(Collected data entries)
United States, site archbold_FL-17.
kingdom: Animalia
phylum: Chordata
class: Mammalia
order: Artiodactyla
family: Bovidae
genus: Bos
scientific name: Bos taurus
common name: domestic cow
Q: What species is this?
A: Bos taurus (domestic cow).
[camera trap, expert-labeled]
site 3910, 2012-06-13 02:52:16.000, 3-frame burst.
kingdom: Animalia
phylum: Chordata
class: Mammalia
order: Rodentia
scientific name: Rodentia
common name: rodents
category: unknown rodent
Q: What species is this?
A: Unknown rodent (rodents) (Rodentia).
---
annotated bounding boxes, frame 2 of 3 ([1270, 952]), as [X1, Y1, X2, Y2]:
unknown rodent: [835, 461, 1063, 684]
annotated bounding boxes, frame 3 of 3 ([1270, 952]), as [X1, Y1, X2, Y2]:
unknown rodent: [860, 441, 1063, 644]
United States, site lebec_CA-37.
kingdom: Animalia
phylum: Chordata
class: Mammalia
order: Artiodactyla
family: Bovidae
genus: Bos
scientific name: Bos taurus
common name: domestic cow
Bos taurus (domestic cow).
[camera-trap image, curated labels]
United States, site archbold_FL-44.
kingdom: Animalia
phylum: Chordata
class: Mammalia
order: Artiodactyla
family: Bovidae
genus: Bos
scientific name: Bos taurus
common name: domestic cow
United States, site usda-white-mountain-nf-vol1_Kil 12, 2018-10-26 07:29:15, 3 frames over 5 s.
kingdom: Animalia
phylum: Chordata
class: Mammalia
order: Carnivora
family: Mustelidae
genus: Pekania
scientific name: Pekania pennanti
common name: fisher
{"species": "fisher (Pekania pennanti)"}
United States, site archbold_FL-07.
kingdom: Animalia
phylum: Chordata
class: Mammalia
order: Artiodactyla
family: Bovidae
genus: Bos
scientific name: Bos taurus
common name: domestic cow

▶ [EXERCISE DETAILS]
Which lines run from the one holding "[camera trap, expert-labeled]" through the one holding "scientific name: Pekania pennanti" in the records above? Repeat them exactly, both included, and nothing more.

▶ [THE ANSWER]
[camera trap, expert-labeled]
site 3910, 2012-06-13 02:52:16.000, 3-frame burst.
kingdom: Animalia
phylum: Chordata
class: Mammalia
order: Rodentia
scientific name: Rodentia
common name: rodents
category: unknown rodent
Q: What species is this?
A: Unknown rodent (rodents) (Rodentia).
---
annotated bounding boxes, frame 2 of 3 ([1270, 952]), as [X1, Y1, X2, Y2]:
unknown rodent: [835, 461, 1063, 684]
annotated bounding boxes, frame 3 of 3 ([1270, 952]), as [X1, Y1, X2, Y2]:
unknown rodent: [860, 441, 1063, 644]
United States, site lebec_CA-37.
kingdom: Animalia
phylum: Chordata
class: Mammalia
order: Artiodactyla
family: Bovidae
genus: Bos
scientific name: Bos taurus
common name: domestic cow
Bos taurus (domestic cow).
[camera-trap image, curated labels]
United States, site archbold_FL-44.
kingdom: Animalia
phylum: Chordata
class: Mammalia
order: Artiodactyla
family: Bovidae
genus: Bos
scientific name: Bos taurus
common name: domestic cow
United States, site usda-white-mountain-nf-vol1_Kil 12, 2018-10-26 07:29:15, 3 frames over 5 s.
kingdom: Animalia
phylum: Chordata
class: Mammalia
order: Carnivora
family: Mustelidae
genus: Pekania
scientific name: Pekania pennanti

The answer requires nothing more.